Glaube nicht, dass sich die Erde ohne dich nicht weiter dreht,
Wisse, dass die Sonne ohne dich auch weiterhin aufgeht;
Drum verfalle nicht dem Wahn zu denken Mittelpunkt zu sein, 
Bist ein Mensch wie andre: Mittelpunktkomplexe, wie gemein.

Der Romantiker tut nichts anderes als andere, aber das, was er im Herzen empfindet und denkt, das unterscheidet sich von dem, was angebliche Realisten empfinden und denken. Der Romantiker ist der eigentliche Realist. Er erkennt die Dinge in ihrem universalen Kontext an und dadurch gewinnen sie an Wert. Der größte Romantiker und zugleich aller Romantiker Meister, Muhammed, Allah segne ihn und schenke ihm Frieden, sagte: 

„Schätze niemals vom Guten etwas als gering an und sei es, dass du deinen Geschwistern im Glauben mit einem Lächeln begegnest.“ (bei Muslim überliefert)

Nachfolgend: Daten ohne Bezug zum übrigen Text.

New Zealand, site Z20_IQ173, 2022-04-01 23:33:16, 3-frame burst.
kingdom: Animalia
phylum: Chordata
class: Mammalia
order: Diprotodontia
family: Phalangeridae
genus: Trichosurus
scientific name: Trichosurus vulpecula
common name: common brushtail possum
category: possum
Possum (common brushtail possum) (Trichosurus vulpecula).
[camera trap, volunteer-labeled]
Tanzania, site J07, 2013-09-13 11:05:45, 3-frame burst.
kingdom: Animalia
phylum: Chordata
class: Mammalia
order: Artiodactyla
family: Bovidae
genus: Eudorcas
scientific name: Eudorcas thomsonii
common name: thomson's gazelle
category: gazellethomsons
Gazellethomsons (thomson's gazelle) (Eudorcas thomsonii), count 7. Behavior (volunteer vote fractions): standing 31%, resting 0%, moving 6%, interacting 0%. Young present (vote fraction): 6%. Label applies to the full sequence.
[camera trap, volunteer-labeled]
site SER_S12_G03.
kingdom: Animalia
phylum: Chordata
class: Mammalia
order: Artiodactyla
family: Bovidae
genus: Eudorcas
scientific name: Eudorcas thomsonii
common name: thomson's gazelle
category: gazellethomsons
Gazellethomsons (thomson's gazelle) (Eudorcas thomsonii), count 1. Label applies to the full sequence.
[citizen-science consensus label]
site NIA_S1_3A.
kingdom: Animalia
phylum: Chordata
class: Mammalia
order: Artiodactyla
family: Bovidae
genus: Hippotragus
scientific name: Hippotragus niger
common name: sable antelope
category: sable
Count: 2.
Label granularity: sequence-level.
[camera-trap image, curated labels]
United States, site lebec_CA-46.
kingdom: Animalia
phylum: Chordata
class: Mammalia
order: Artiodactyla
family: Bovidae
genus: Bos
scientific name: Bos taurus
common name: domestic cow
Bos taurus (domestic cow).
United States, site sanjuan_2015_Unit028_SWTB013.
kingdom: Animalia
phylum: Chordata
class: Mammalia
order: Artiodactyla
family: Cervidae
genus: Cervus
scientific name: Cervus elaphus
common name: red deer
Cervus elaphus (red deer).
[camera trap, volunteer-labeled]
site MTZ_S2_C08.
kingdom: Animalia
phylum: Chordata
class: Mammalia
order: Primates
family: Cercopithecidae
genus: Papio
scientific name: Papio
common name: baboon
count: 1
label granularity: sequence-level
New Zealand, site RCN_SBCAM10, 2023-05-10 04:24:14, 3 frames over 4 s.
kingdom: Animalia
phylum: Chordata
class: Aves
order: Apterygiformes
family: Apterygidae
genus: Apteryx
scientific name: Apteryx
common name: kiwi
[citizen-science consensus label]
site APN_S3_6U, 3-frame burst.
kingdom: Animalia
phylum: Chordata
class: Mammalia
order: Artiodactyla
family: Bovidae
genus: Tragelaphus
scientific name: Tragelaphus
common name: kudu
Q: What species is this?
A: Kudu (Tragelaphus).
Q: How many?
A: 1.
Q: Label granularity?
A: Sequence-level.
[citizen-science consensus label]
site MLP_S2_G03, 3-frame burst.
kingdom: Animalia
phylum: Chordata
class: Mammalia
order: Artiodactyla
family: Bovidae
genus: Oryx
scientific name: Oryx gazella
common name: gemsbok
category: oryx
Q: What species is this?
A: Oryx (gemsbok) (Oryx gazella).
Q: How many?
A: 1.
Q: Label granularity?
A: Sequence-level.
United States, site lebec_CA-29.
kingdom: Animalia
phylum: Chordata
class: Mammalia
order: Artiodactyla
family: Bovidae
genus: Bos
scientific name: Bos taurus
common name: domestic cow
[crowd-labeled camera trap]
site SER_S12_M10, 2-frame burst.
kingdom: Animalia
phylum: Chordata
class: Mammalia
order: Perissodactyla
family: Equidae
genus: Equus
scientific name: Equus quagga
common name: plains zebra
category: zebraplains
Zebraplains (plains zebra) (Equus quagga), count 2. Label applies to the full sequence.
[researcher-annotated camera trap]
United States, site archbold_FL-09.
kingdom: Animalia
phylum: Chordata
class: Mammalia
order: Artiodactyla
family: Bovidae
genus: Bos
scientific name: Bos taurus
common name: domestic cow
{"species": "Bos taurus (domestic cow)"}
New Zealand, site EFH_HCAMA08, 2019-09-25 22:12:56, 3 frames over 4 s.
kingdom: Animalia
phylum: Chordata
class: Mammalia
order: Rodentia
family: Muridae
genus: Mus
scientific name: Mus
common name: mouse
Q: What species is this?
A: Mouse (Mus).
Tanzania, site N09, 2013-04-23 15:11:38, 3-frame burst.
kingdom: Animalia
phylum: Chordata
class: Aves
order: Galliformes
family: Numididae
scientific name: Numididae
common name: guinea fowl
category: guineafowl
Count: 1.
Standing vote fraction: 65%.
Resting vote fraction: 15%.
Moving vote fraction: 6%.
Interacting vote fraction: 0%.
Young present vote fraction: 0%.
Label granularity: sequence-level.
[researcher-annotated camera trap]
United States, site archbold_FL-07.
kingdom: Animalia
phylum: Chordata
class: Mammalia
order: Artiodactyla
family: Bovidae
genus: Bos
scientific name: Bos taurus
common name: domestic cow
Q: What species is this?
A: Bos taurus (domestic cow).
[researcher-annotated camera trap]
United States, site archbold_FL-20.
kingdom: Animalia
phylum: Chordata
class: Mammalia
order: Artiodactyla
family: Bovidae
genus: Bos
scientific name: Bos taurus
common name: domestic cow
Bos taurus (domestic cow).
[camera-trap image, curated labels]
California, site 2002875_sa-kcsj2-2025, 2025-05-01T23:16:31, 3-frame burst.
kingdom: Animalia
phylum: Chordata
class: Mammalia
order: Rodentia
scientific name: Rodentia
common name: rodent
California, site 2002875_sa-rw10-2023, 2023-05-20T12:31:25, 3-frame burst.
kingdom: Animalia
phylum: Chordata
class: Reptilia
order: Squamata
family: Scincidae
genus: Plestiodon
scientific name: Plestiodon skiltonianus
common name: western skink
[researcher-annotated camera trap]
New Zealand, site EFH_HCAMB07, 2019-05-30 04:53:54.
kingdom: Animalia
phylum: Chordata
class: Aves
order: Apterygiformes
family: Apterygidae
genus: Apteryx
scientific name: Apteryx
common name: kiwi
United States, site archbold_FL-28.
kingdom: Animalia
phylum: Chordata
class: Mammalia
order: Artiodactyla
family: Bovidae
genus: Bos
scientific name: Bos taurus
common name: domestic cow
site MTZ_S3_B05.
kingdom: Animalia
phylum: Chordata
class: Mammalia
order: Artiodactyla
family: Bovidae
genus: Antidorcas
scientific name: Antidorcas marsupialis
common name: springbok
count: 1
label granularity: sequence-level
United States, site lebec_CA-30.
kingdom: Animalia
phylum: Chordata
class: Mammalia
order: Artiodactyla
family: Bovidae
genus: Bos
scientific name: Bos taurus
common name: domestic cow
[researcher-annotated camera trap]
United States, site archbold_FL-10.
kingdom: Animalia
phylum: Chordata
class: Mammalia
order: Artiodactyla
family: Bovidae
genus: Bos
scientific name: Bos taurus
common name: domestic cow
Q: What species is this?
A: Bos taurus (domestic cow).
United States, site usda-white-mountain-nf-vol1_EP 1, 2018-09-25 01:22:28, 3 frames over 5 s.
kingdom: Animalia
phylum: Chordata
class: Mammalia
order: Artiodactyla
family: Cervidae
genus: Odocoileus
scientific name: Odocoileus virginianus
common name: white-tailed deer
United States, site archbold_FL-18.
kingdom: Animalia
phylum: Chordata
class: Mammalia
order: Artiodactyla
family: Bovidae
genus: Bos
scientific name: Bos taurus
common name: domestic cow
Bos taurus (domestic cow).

Zu lächeln ist ein Gottesdienst. Wir wissen nicht, woher jemand kommt, in welchen Schwierigkeiten sich jemand befindet und wie sehr er der Liebe bedarf. Aus diesem Grund sollen wir auch das Lächeln nicht geringschätzen. Es kann anderen den Tag versüßen, dem Herzen Trost sein. Es ist nicht oberflächlich; oberflächlich und arrogant ist der Gedanke, nur die Menschen anzulächeln, von denen wir meinen, dass sie es verdienen. Wer solch eine Denkweise pflegt, ist auf einer niedrigen Daseinsstufe, dem Nafs Emmare. Zu lächeln holt die Engel zu uns herab auf die Erde! Das ist praktische Poesie, das heißt im Leben ausgelebtes Gedicht! So geben wir dem Gemeinen, wie Novalis sagt, den Anschein des Ewigen. Und es ist nicht bloß ein Schein: Eine solche Handlung, eine solche innere Haltung führt dazu, dass der Engel zu meiner rechten mitschreibt und ich diese Handlung in der Ewigkeit wieder antreffen werde. Solch eine Handlung kann dazu führen, dass ich ins ewige Paradies eingehen werde. Gleichzeitig erwartet der Romantiker nicht, dass andere es ebenso tun wie er oder sie. Der Romantiker sucht in den alltäglichsten Gegenständen das Universale, Schöne und Wahre zu erkennen. Am Anfang durch Nachdenken, irgendwann fallen ihm diese Gedanken einfach zu… und dies ist die Seinsstufe, die es zu erlangen gilt… Jeder Mensch ist in diesem Sinne ein Poet, der das Universale in seiner Tätigkeit und – für den gesellschaftlichen Frieden fast schon essenzieller – und das Universale in den Tätigkeiten anderer in der Lage ist zu erkennen. Sich und andere wertzuschätzen ist das Kennzeichen eines gesunden Gemüts. Rilke lehrt uns wie dies bewerkstelligt wird:

„Wenn Ihr Alltag Ihnen arm scheint, klagen Sie ihn nicht an; klagen Sie sich an, sagen Sie sich, daß Sie nicht Dichter genug sind, seine Reichtümer zu rufen; denn für den Schaffenden gibt es keine Armut und keinen armen gleichgültigen Ort. Und wenn Sie selbst in einem Gefängnis wären, dessen Wände keines von den Geräuschen der Welt zu Ihren Sinnen kommen ließen – hätten Sie dann nicht immer noch ihre Kindheit, diesen köstlichen, königlichen Reichtum, dieses Schatzhaus der Erinnerungen? Wenden Sie dorthin Ihre Aufmerksamkeit.“

Dies ist der Weg dem Gewöhnlichen ein außergewöhnliches Ansehen zu geben: Die Kunst sich seines transzendentalen Selbst zu bemächtigen, die Kunst, das niedere Selbst mit seinem besseren Selbst zu identifizieren, kurz: Dies ist die Kunst und das Metier eines echten Romantikers. Ein Romantiker geht nicht raus und späht unaufhörlich nach Eindrücken und Inspirationen. Er lebt und sucht seinen Nächsten und der Menschheit nützlich zu sein und während des Lebens und Wirkens empfängt er Inspirationen aufgrund der Richtung seines Herzens: Es ist auf das Göttliche ausgerichtet. Aus diesem Grund empfängt es himmlische Klänge. 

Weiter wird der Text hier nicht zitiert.